As we move into the Epistles of John, you will notice that John places more emphasis on those things that must be a part of our Christian witness — things that are reflected in the historical creedal and confessional language of the church.
1 John 1:2 — that Jesus is the source of eternal life
1 John 4:14 — that Jesus is the Savior of the World
1 John 5:6-7 — depending on your translation, that the Holy Spirit testifies to the reality of who Jesus is
1 John 5:9 — the witness of God is greater than that of men and God’s witness is that Jesus is his Son.
1 John 5:10 — the one who believes has the witness in himself (Holy Spirit) and the one who does not believe does not have this witness. Spiritual life comes through faith.
1 John 5:11 — part of the witness God has given us is that of the gift of eternal life.

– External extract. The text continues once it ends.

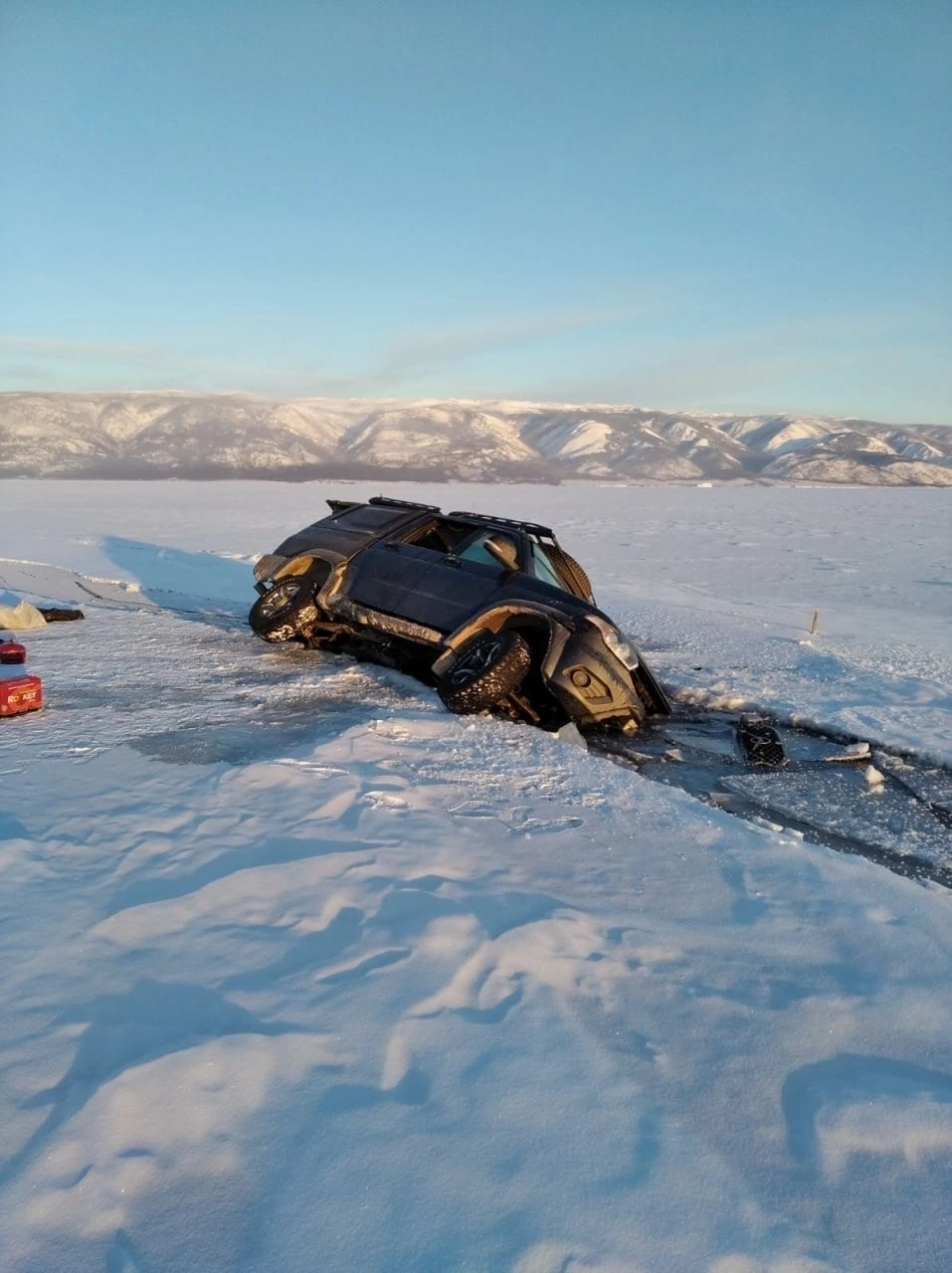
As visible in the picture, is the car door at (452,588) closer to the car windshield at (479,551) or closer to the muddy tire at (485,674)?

3 John 3 — the witness that the church is walking faithfully
3 John 6 — the witness that the church genuinely loves the body
3 John 12 — Demetrius’ good witness
Most certainly, the witness of Jesus that is truth has to do with who he is and arguable with the idea that there is salvation in none but he. Yet, with that said, we ought to note how many doctrinal passages are included in these references. It stands as a reminder to us that the witness of the Church is not an arbitrary thing, but it includes a body of ideas and teachings that must be held if one is claiming to be a Christian. These things have historically been included in the creeds and confessions of the Church…language that the church today has largely abandoned to our great harm.